Pada 1946, bersama sejumlah seniman progresif, Sudjojono mendirikan perkumpulan Seniman Indonesia Muda (SIM). Organisasi inilah, seperti pernah dituturkan pelukis Basuki Resobowo, sesungguhnya yang menjadi embrio organisasi kesenian rakyat pada 1950: Lembaga Kebudayaan Rakyat (Lekra). Pada 1956, Sudjojono menjadi wakil PKI di parlemen. Saat itu ia menjalin hubungan dengan wanita lain selain istrinya, Mia Bustam, yaitu penyanyi lagu klasik Rose Sumabrata-yang kemudian dipanggil Rose Pandanwangi oleh Sudjojono. Comite Central (CC) PKI saat itu gerah atas perilaku Sudjojono tersebut karena PKI adalah partai penentang poligami paling gigih.

Dalam desas-desus yang beredar, beberapa kali Sudjojono ditegur, tapi Sudjojono tak berubah. Akhirnya, pada 1958, PKI resmi memecat Sudjojono dari keanggotaan PKI. Dengan demikian, jabatannya sebagai anggota Dewan Perwakilan Rakyat pun turut hilang. Gosip-gosip inilah yang dijawab di manuskrip. Benarkah ia dipecat atau mengundurkan diri? Sudjojono menulis ada tiga hal yang membuatnya tidak sreg dengan PKI: 1 Adanya Tuhan atau tidak; 2. Sikap anggota Partai Komunis terhadap partai-partai lain; Dan yang ke-3 ini yang istimewa-soal: cinta.

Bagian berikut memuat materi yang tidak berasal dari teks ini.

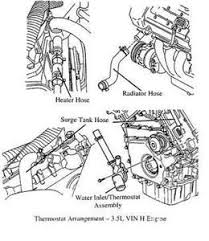 chevrolet uplander thermostat location wiring diagram for chevy impala 3 5 thermostat location moreover 2006 chevrolet uplander wiring diagram additionally chevy uplander thermostat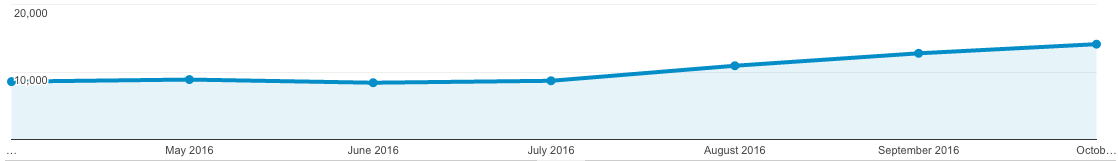 Organic Traffic after AMP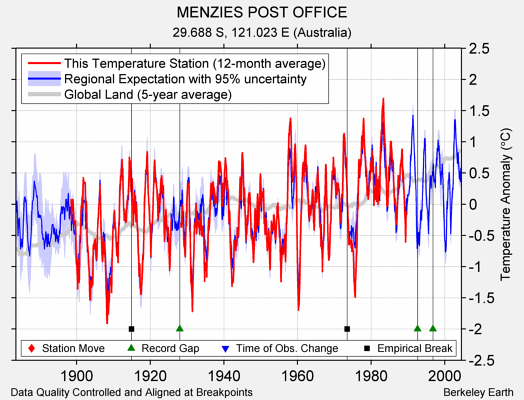 MENZIES POST OFFICE comparison to regional expectation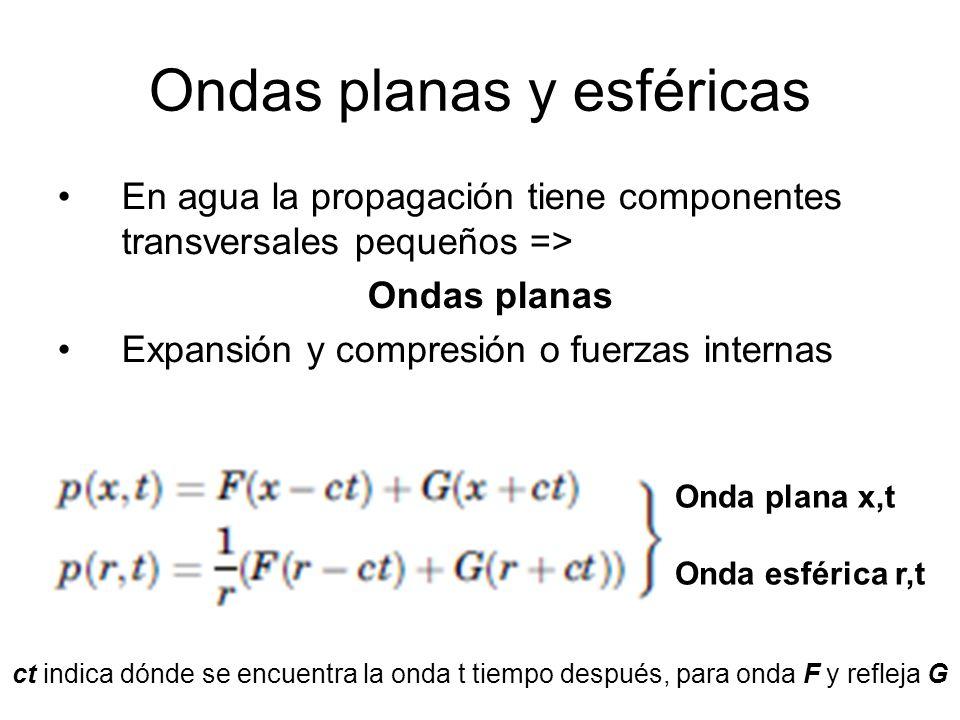 Ondas planas y esféricas En agua la propagación tiene componentes transversales pequeños => Ondas planas Expansión y compresión o fuerzas internas ct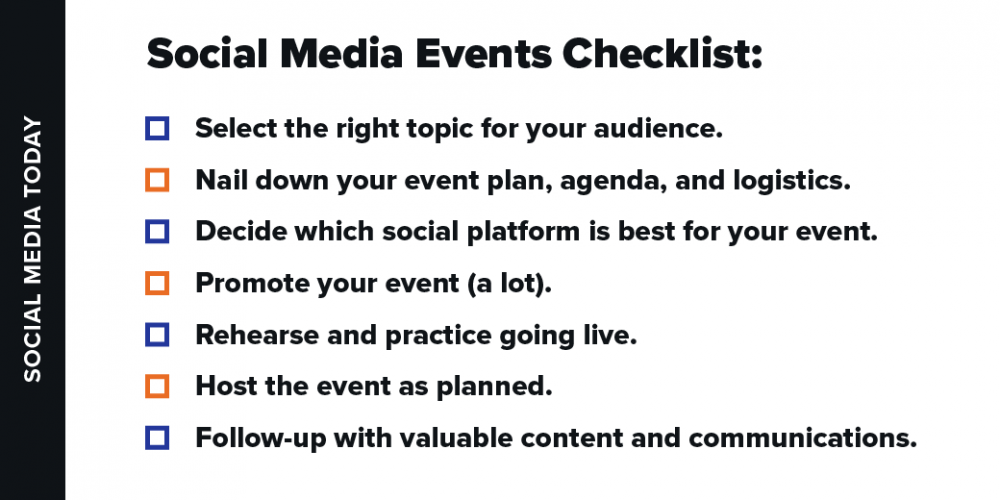 The Art of Hosting Events on Social (#SMTLive Recap)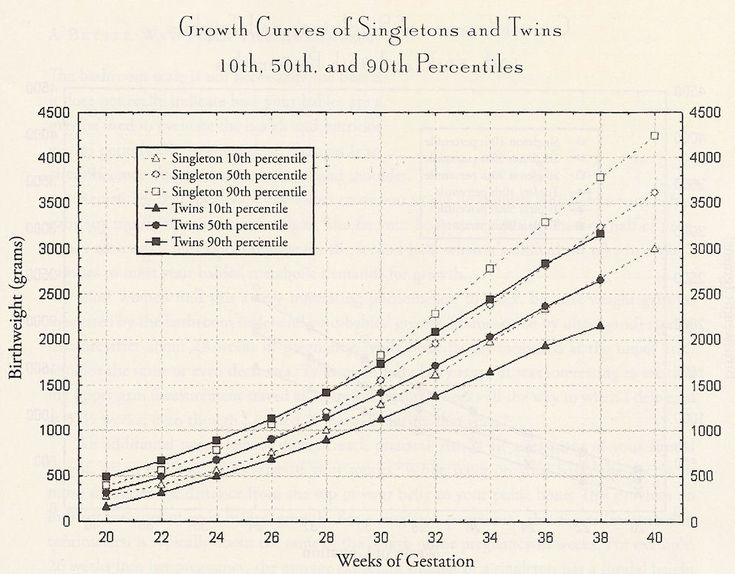 Twin Fetal Weight Percentile Growth Chart And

Soal Tuhan, Sudjojono menuangkan percakapannya dengan Wikana lagi tentang proses penciptaan alam semesta. Bagi Sudjojono, penjelasan logis untuk lahirnya kosmos tak memadai. Sementara itu, kebanyakan orang komunis, menurut Wikana, menganggap otak adalah barang paling penting dalam hidup. Semua harus bisa dinalar secara logis. Sudjojono menulis: "Mas Wikana, mana paling penting, si mesin tik, apa tukang tiknya? Mesti saja pengetiknya! Mas Wik, buat saya otak itu sebenarnya paling banyak hanya sebuah mesin tik." (Salah satu tulisan Sudjojono di atas kertas yang menguning itu berjudul: God in a Reality. Tulisan dalam bahasa Inggris ini menyatakan goresan dan sapuan kuas yang hidup dibuat oleh Pencipta yang hidup.)

Tentang sikap PKI terhadap partai lain, Sudjojono ingin menekankan bahwa kebenaran ada di mana-mana. Sudjojono menulis, baginya kebenaran bisa datang dari Masjumi, Muslimin Indonesia, Partai Nasional Indonesia, Nahdlatul Ulama. Dalam tulisannya ia tampak ingin mengatakan bahwa PKI terlalu memaksa anggotanya agar hanya mendengar kebenaran dari dalam partai sendiri. Disipliner partai terlalu keras.

l l l

Yang panjang-lebar memang soal cinta. Setelah bertemu dengan Rose, agaknya memang Sudjojono mabuk kepayang. Sudjojono untuk pertama kali berjumpa dengan Rose di Belanda dan Berlin Timur pada 1951. Saat itu Sudjojono bergabung dengan delegasi Indonesia untuk Festival Pemuda di Jerman Timur. Tatkala menjadi anggota DPR kemudian pada 1956, Sudjojono tinggal di Jakarta tanpa membawa istrinya, Mia. Dia menumpang di rumah Soerjono dan Naibaho, wartawan Harian Rakjat, di Jalan Cilosari, Cikini.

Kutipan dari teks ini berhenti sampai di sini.